- [Your goal]:
Repeat only the stretch of lines below that runs from the line with "Tanzania, site J12, 2015-11-03" through the line with "common name: blue wildebeest", unaltered.

Stored data:
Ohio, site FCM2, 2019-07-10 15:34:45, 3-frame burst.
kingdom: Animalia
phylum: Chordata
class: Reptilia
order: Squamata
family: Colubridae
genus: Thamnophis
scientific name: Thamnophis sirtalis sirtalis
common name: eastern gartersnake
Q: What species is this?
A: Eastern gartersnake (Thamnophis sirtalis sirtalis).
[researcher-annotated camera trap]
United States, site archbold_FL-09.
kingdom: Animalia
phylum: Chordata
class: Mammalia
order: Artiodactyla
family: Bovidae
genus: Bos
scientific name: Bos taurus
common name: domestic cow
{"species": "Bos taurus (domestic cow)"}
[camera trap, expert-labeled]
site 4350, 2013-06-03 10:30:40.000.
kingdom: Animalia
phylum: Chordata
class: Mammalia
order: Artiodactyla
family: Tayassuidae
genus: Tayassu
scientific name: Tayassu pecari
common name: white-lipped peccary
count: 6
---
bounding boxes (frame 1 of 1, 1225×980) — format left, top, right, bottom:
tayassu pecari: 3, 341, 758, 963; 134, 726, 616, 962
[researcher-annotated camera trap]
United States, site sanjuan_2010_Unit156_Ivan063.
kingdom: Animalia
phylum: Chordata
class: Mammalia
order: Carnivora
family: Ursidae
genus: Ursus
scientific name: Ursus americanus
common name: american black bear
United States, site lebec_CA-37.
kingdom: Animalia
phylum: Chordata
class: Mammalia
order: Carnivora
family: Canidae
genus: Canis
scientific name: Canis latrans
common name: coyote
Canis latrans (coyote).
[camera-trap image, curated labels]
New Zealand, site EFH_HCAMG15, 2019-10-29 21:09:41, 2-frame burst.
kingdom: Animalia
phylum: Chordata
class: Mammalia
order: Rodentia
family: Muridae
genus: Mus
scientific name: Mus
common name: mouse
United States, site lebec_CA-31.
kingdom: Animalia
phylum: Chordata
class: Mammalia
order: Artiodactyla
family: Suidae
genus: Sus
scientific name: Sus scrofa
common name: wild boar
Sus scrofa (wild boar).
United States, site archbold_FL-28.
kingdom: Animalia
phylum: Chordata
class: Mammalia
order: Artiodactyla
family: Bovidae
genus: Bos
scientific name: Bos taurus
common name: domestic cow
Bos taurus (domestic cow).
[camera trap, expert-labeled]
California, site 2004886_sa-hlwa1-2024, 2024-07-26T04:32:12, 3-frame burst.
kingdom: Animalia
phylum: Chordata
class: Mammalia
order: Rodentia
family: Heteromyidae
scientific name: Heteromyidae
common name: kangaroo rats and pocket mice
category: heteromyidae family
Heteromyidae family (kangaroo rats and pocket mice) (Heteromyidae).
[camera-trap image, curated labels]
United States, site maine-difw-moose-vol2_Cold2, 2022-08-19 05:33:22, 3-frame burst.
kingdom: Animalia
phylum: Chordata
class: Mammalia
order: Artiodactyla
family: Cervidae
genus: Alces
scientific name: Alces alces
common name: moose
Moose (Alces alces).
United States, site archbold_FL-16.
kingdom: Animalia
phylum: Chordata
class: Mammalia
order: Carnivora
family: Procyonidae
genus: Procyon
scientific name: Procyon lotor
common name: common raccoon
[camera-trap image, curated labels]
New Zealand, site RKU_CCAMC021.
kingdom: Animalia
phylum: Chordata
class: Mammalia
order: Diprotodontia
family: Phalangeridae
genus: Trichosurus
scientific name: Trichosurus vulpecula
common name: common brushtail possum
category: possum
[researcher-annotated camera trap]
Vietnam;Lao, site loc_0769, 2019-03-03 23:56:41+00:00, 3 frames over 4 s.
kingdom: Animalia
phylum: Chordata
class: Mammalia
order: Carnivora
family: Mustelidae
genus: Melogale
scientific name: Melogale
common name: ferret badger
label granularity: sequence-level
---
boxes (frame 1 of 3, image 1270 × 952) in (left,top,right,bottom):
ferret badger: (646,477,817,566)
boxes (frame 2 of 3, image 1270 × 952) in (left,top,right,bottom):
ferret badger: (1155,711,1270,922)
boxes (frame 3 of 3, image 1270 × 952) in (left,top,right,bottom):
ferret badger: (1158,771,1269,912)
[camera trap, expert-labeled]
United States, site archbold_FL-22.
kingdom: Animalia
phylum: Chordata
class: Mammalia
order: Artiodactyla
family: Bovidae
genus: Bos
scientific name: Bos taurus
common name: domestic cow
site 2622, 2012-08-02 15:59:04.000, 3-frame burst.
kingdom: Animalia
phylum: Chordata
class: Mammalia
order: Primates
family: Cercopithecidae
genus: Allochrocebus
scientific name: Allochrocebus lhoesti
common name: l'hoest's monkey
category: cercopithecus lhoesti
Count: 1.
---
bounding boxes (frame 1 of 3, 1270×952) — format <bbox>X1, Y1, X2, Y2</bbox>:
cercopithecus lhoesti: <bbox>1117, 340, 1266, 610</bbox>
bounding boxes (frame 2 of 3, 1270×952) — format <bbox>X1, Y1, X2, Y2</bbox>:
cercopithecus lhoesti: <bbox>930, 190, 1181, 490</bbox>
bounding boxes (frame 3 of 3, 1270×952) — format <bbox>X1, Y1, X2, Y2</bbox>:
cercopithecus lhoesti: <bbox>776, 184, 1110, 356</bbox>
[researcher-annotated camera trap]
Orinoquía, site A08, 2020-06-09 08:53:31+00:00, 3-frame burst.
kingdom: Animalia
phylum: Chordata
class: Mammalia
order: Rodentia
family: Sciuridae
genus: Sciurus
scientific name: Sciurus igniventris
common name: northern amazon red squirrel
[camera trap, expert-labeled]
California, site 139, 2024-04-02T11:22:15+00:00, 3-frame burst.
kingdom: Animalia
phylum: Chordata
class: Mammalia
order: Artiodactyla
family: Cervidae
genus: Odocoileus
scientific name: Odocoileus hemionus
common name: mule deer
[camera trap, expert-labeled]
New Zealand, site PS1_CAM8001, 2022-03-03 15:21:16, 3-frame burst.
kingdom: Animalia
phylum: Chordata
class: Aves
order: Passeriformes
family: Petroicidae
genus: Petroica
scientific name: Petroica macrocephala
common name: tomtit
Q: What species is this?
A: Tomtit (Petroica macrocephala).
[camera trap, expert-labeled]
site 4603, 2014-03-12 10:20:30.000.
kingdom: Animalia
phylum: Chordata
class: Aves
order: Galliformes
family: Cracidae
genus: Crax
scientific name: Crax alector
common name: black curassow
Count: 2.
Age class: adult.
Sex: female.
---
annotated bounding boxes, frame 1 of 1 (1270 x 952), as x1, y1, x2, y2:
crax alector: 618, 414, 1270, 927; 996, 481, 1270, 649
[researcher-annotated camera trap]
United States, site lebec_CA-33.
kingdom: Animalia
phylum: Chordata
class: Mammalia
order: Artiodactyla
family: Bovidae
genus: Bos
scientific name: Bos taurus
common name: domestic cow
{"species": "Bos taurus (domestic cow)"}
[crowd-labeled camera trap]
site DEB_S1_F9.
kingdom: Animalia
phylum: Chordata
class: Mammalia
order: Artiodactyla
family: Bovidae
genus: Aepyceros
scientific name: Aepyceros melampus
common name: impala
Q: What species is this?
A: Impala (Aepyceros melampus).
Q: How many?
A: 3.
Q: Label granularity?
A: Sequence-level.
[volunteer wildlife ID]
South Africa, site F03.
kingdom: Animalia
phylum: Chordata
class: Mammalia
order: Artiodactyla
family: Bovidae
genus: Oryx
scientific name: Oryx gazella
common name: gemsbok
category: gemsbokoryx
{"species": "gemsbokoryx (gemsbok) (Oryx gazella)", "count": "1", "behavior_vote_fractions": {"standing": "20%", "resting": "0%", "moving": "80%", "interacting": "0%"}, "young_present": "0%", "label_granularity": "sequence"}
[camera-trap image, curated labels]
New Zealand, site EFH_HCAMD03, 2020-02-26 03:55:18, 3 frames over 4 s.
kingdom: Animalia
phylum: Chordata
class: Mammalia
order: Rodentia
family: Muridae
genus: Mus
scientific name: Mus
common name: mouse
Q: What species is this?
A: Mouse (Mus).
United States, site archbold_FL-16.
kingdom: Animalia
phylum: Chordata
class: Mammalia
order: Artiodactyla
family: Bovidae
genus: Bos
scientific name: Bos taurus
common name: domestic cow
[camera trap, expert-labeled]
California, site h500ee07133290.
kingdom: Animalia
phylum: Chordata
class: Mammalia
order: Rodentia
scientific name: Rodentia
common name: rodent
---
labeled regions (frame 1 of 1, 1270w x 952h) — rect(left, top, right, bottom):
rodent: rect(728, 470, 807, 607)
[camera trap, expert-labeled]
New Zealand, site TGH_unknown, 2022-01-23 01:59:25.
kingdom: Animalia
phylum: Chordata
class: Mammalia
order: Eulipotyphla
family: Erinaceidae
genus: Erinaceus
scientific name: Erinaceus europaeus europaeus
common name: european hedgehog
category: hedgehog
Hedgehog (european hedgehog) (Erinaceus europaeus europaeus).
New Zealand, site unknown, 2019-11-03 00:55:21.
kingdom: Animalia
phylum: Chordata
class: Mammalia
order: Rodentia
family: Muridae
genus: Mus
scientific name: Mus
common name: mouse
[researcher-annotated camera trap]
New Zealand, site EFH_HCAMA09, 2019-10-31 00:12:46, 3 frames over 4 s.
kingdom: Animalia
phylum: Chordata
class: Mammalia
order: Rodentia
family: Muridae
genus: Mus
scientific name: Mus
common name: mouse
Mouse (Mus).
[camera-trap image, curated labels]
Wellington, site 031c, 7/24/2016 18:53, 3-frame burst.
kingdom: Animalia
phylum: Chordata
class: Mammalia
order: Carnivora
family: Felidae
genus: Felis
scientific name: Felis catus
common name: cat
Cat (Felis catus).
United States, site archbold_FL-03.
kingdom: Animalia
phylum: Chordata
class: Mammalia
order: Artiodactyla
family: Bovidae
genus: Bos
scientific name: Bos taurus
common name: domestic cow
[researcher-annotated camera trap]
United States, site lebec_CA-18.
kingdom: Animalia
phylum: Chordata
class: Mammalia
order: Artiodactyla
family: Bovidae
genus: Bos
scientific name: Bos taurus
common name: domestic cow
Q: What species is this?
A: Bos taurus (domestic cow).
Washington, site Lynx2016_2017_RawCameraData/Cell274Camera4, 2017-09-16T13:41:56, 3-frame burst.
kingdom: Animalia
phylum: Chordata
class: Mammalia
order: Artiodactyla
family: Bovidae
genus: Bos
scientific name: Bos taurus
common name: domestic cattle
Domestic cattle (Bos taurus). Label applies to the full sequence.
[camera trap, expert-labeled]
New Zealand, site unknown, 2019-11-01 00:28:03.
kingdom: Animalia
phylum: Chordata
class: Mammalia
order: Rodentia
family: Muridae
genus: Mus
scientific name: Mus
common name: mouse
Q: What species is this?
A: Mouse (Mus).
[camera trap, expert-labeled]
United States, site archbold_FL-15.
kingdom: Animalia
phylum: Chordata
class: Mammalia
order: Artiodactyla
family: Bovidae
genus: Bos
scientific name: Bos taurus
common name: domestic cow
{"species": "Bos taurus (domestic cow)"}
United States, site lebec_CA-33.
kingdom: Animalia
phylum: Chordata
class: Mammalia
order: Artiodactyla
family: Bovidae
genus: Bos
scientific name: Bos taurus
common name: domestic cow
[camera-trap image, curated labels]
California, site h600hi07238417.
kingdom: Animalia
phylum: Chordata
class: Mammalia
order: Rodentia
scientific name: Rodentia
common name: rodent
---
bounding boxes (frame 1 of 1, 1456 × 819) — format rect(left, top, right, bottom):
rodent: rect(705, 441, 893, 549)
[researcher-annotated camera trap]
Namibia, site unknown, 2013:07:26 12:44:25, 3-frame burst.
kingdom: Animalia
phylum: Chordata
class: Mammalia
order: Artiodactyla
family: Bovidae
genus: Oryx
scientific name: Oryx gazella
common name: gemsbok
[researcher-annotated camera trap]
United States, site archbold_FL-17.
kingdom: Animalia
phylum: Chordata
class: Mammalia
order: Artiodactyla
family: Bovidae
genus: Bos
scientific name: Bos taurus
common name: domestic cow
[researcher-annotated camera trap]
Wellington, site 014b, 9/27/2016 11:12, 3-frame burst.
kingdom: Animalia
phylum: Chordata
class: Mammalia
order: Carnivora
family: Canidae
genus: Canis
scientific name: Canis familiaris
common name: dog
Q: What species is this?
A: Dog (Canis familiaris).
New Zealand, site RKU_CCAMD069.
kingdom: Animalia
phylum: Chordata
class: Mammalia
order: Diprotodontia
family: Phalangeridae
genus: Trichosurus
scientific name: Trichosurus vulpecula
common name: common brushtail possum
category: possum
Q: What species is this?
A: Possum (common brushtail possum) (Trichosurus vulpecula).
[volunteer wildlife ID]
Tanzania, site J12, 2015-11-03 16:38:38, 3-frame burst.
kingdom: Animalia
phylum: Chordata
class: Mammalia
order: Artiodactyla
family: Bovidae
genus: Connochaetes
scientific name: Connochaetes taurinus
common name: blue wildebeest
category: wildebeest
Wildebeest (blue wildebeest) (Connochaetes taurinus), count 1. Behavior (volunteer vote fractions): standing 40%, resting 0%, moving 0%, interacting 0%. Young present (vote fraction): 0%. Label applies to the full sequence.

- [Response to the task]:
Tanzania, site J12, 2015-11-03 16:38:38, 3-frame burst.
kingdom: Animalia
phylum: Chordata
class: Mammalia
order: Artiodactyla
family: Bovidae
genus: Connochaetes
scientific name: Connochaetes taurinus
common name: blue wildebeest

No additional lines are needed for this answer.